Caterpillar Testing Extranet Sales Tool
Pulling information from its proprietary database, the maker of engines for highway trucks is using a promotional Internet-based extranet -- a password-protected system for field representatives. The extranet is designed to boost Caterpillar's one-to-one communications with customers and prospects.
"Use of the Internet-based extranet will, we hope, allow us to provide our various salespeople with the names of those customers and potentials most likely to buy our engines," said David Semlow, marketing manager for truck engines at Caterpillar, Mossville, IL, just outside Peoria.
Caterpillar's traditional focus is the smaller, 25-vehicles-and-under market, where it gained 4,000 new fleet customers in the past three years. It is now No. 1 in that segment, leading rivals such as Cummins, Navistar and Detroit Diesel.
But now it wants to target fleets with 100 vehicles and more, particularly companies such as Schneider, J.B. Hunt, Werner and Consolidated Freightways.
Semlow said there are about 200,000 purchasers of heavy-duty and midrange delivery trucks in the United States. But Caterpillar has only so many marketing dollars to get its message across that fleets should install Caterpillar engines in their trucks, he said.
"The challenge was how do we maintain the new leadership position and then further penetrate the large customers, because the way the industry is evolving, the large-load truck carriers are buying up other smaller carriers," said Frank Weyforth, chairman of Marketing.comm/ICOM, Overland Park, KS, the advertising agency that handles Caterpillar.
"So the big fleets are taking more and more of the business of the new trucks and engines purchased each year," Weyforth said.

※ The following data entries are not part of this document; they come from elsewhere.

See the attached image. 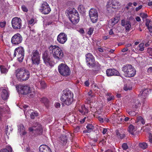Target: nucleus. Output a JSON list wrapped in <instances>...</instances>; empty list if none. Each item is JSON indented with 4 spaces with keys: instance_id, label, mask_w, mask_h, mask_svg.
Here are the masks:
<instances>
[{
    "instance_id": "obj_1",
    "label": "nucleus",
    "mask_w": 152,
    "mask_h": 152,
    "mask_svg": "<svg viewBox=\"0 0 152 152\" xmlns=\"http://www.w3.org/2000/svg\"><path fill=\"white\" fill-rule=\"evenodd\" d=\"M15 74L18 80L20 81H26L30 77L29 72L24 68L17 69L15 71Z\"/></svg>"
},
{
    "instance_id": "obj_2",
    "label": "nucleus",
    "mask_w": 152,
    "mask_h": 152,
    "mask_svg": "<svg viewBox=\"0 0 152 152\" xmlns=\"http://www.w3.org/2000/svg\"><path fill=\"white\" fill-rule=\"evenodd\" d=\"M49 49L53 57L57 60L59 61L63 57V51L58 46L51 45L49 47Z\"/></svg>"
},
{
    "instance_id": "obj_3",
    "label": "nucleus",
    "mask_w": 152,
    "mask_h": 152,
    "mask_svg": "<svg viewBox=\"0 0 152 152\" xmlns=\"http://www.w3.org/2000/svg\"><path fill=\"white\" fill-rule=\"evenodd\" d=\"M61 99L64 104L69 105L73 101V94L71 91L65 90L61 97Z\"/></svg>"
},
{
    "instance_id": "obj_4",
    "label": "nucleus",
    "mask_w": 152,
    "mask_h": 152,
    "mask_svg": "<svg viewBox=\"0 0 152 152\" xmlns=\"http://www.w3.org/2000/svg\"><path fill=\"white\" fill-rule=\"evenodd\" d=\"M70 20L74 24H76L79 21L80 17L77 11L74 8L68 10L67 13Z\"/></svg>"
},
{
    "instance_id": "obj_5",
    "label": "nucleus",
    "mask_w": 152,
    "mask_h": 152,
    "mask_svg": "<svg viewBox=\"0 0 152 152\" xmlns=\"http://www.w3.org/2000/svg\"><path fill=\"white\" fill-rule=\"evenodd\" d=\"M122 70L124 73V75L127 77H133L136 74L135 69L130 64L124 66L122 68Z\"/></svg>"
},
{
    "instance_id": "obj_6",
    "label": "nucleus",
    "mask_w": 152,
    "mask_h": 152,
    "mask_svg": "<svg viewBox=\"0 0 152 152\" xmlns=\"http://www.w3.org/2000/svg\"><path fill=\"white\" fill-rule=\"evenodd\" d=\"M120 3L116 0H110L108 1L107 5V11L109 12H112L113 11V9L118 10L121 7Z\"/></svg>"
},
{
    "instance_id": "obj_7",
    "label": "nucleus",
    "mask_w": 152,
    "mask_h": 152,
    "mask_svg": "<svg viewBox=\"0 0 152 152\" xmlns=\"http://www.w3.org/2000/svg\"><path fill=\"white\" fill-rule=\"evenodd\" d=\"M58 68L59 73L62 75L66 76L71 73L70 69L66 64L61 63L58 66Z\"/></svg>"
},
{
    "instance_id": "obj_8",
    "label": "nucleus",
    "mask_w": 152,
    "mask_h": 152,
    "mask_svg": "<svg viewBox=\"0 0 152 152\" xmlns=\"http://www.w3.org/2000/svg\"><path fill=\"white\" fill-rule=\"evenodd\" d=\"M24 50L22 47H20L16 48L14 54V57L17 56L20 62L22 61L24 57Z\"/></svg>"
},
{
    "instance_id": "obj_9",
    "label": "nucleus",
    "mask_w": 152,
    "mask_h": 152,
    "mask_svg": "<svg viewBox=\"0 0 152 152\" xmlns=\"http://www.w3.org/2000/svg\"><path fill=\"white\" fill-rule=\"evenodd\" d=\"M40 55L37 50L33 51L31 55L32 63L35 65H38L40 62Z\"/></svg>"
},
{
    "instance_id": "obj_10",
    "label": "nucleus",
    "mask_w": 152,
    "mask_h": 152,
    "mask_svg": "<svg viewBox=\"0 0 152 152\" xmlns=\"http://www.w3.org/2000/svg\"><path fill=\"white\" fill-rule=\"evenodd\" d=\"M11 23L14 29H20L22 26V20L20 18L16 17L12 19Z\"/></svg>"
},
{
    "instance_id": "obj_11",
    "label": "nucleus",
    "mask_w": 152,
    "mask_h": 152,
    "mask_svg": "<svg viewBox=\"0 0 152 152\" xmlns=\"http://www.w3.org/2000/svg\"><path fill=\"white\" fill-rule=\"evenodd\" d=\"M86 61L87 64L89 66L93 67L94 66L95 63L94 58L91 53H88L86 55Z\"/></svg>"
},
{
    "instance_id": "obj_12",
    "label": "nucleus",
    "mask_w": 152,
    "mask_h": 152,
    "mask_svg": "<svg viewBox=\"0 0 152 152\" xmlns=\"http://www.w3.org/2000/svg\"><path fill=\"white\" fill-rule=\"evenodd\" d=\"M89 15L93 23L96 22L98 19V13L97 10L94 8H91L89 12Z\"/></svg>"
},
{
    "instance_id": "obj_13",
    "label": "nucleus",
    "mask_w": 152,
    "mask_h": 152,
    "mask_svg": "<svg viewBox=\"0 0 152 152\" xmlns=\"http://www.w3.org/2000/svg\"><path fill=\"white\" fill-rule=\"evenodd\" d=\"M29 129L30 132L33 131V133L37 134H41L42 131L41 125L38 123H36L34 126L30 128Z\"/></svg>"
},
{
    "instance_id": "obj_14",
    "label": "nucleus",
    "mask_w": 152,
    "mask_h": 152,
    "mask_svg": "<svg viewBox=\"0 0 152 152\" xmlns=\"http://www.w3.org/2000/svg\"><path fill=\"white\" fill-rule=\"evenodd\" d=\"M22 39L21 35L19 33H17L12 37L11 42L13 45H18L21 42Z\"/></svg>"
},
{
    "instance_id": "obj_15",
    "label": "nucleus",
    "mask_w": 152,
    "mask_h": 152,
    "mask_svg": "<svg viewBox=\"0 0 152 152\" xmlns=\"http://www.w3.org/2000/svg\"><path fill=\"white\" fill-rule=\"evenodd\" d=\"M39 10L42 13L44 14H48L51 11L48 4L46 2H44L42 4Z\"/></svg>"
},
{
    "instance_id": "obj_16",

The agency, which has Caterpillar's truck engine business, has created a promotional extranet based on Caterpillar's contact management system. Accessed via the site at www.sams1to1.com, sales representatives can extract information while on the road from various communication and relationship-building packages.
Materials on the site include the 75th Anniversary Package, Conquest Customer Appreciation/Free Gift for prospects, golf outings, production information, call center mouse pad packages, event invitations, personalized letters from Cat executives and Truck Power magazine.
"These are custom tailored so that the sales rep can build it right online," Weyforth said. "The sales rep has some options: He or she can do direct mail, which goes right from the Internet to a digital press; he can do a one-off program to one individual customer; contact that customer so that he can e-mail him; or he can do telesales -- all out of the same system."
So, for instance, once the sales rep has requested a direct mail package through the extranet, this order is sent to the Marketing.comm/ICOM direct marketing support team that works on the Caterpillar account.
The package is mailed in 24 to 48 hours, after which the sales rep can call the customer or prospect to close the sale or follow up.
Orders received are connected to a Caterpillar mainframe computer, where it is downloaded for execution. This way, calls are tracked and details are collected on the number of engines sold with help from the extranet.
Before the new, Web-based extranet, Caterpillar sales reps contacted customers and prospects only via telephone or in person. All written communications, including direct mailers, were sent from Caterpillar headquarters or the advertising agency.
Not that the old system does not work. According to Caterpillar, corporate mailings in 1998 yielded a 24 percent response rate and a 42 percent conversion rate. For 1999, the response was 37 percent, and conversion was up to 45 percent.
"We're never trying to stand still," Semlow said. "We're always open to new ideas and new technology, and we're trying to make the best of both with this extranet."
The traditional system, Weyforth added, "will continue because that does a great job of getting the customer to respond the first time. But how do you penetrate that potential customer where you've not got a foothold?" That is what led to the creation of the new, Internet-based system.
The Web-based system is used by Caterpillar's national account managers, who call on fleets of 300-plus trucks, and by truck engine account district managers responsible for fleets with 100 to 300 trucks.
"If the test proves successful, that system will be rolled out to all of the teams, and [there are] about 130 teams which have truck engine managers who work not for Caterpillar corporate but for the Caterpillar dealers," Weyforth said.